WHAT YOU NEED TO DO.
Where an image appears in the data, omit it and reproduce the rest exactly.
....................
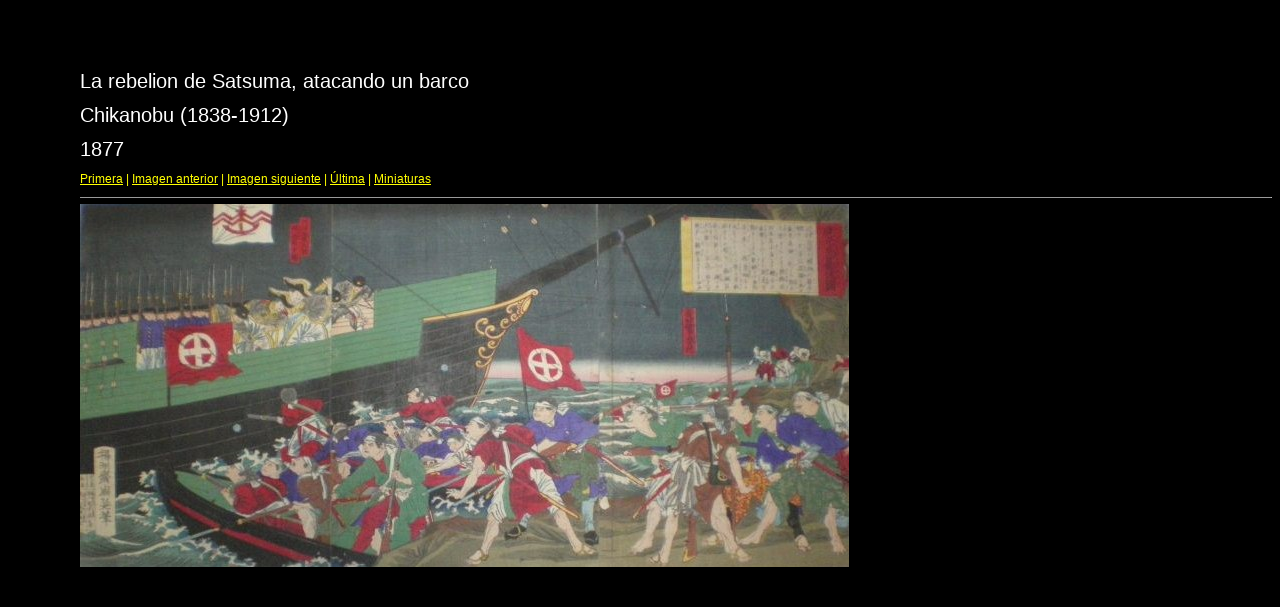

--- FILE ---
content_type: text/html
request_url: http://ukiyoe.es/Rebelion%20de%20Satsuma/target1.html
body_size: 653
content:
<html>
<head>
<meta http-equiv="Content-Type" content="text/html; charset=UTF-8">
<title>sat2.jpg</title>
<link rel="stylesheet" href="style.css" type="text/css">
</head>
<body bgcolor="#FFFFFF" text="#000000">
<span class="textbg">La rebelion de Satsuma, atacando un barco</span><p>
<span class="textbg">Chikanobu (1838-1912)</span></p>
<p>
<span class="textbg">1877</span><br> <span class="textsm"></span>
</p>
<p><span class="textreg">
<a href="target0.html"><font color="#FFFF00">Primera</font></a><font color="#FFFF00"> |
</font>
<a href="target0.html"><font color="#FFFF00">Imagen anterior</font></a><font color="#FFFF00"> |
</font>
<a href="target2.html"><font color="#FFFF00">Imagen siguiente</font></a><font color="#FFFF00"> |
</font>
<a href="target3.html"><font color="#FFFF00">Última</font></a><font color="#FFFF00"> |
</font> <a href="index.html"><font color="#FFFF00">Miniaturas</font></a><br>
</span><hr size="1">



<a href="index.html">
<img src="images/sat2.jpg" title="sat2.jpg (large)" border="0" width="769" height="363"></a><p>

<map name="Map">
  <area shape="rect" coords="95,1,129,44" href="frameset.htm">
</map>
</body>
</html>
....................
EXERCISE RESULT.
--- FILE ---
content_type: text/html
request_url: http://ukiyoe.es/Rebelion%20de%20Satsuma/target1.html
body_size: 653
content:
<html>
<head>
<meta http-equiv="Content-Type" content="text/html; charset=UTF-8">
<title>sat2.jpg</title>
<link rel="stylesheet" href="style.css" type="text/css">
</head>
<body bgcolor="#FFFFFF" text="#000000">
<span class="textbg">La rebelion de Satsuma, atacando un barco</span><p>
<span class="textbg">Chikanobu (1838-1912)</span></p>
<p>
<span class="textbg">1877</span><br> <span class="textsm"></span>
</p>
<p><span class="textreg">
<a href="target0.html"><font color="#FFFF00">Primera</font></a><font color="#FFFF00"> |
</font>
<a href="target0.html"><font color="#FFFF00">Imagen anterior</font></a><font color="#FFFF00"> |
</font>
<a href="target2.html"><font color="#FFFF00">Imagen siguiente</font></a><font color="#FFFF00"> |
</font>
<a href="target3.html"><font color="#FFFF00">Última</font></a><font color="#FFFF00"> |
</font> <a href="index.html"><font color="#FFFF00">Miniaturas</font></a><br>
</span><hr size="1">



<a href="index.html">
<img src="images/sat2.jpg" title="sat2.jpg (large)" border="0" width="769" height="363"></a><p>

<map name="Map">
  <area shape="rect" coords="95,1,129,44" href="frameset.htm">
</map>
</body>
</html>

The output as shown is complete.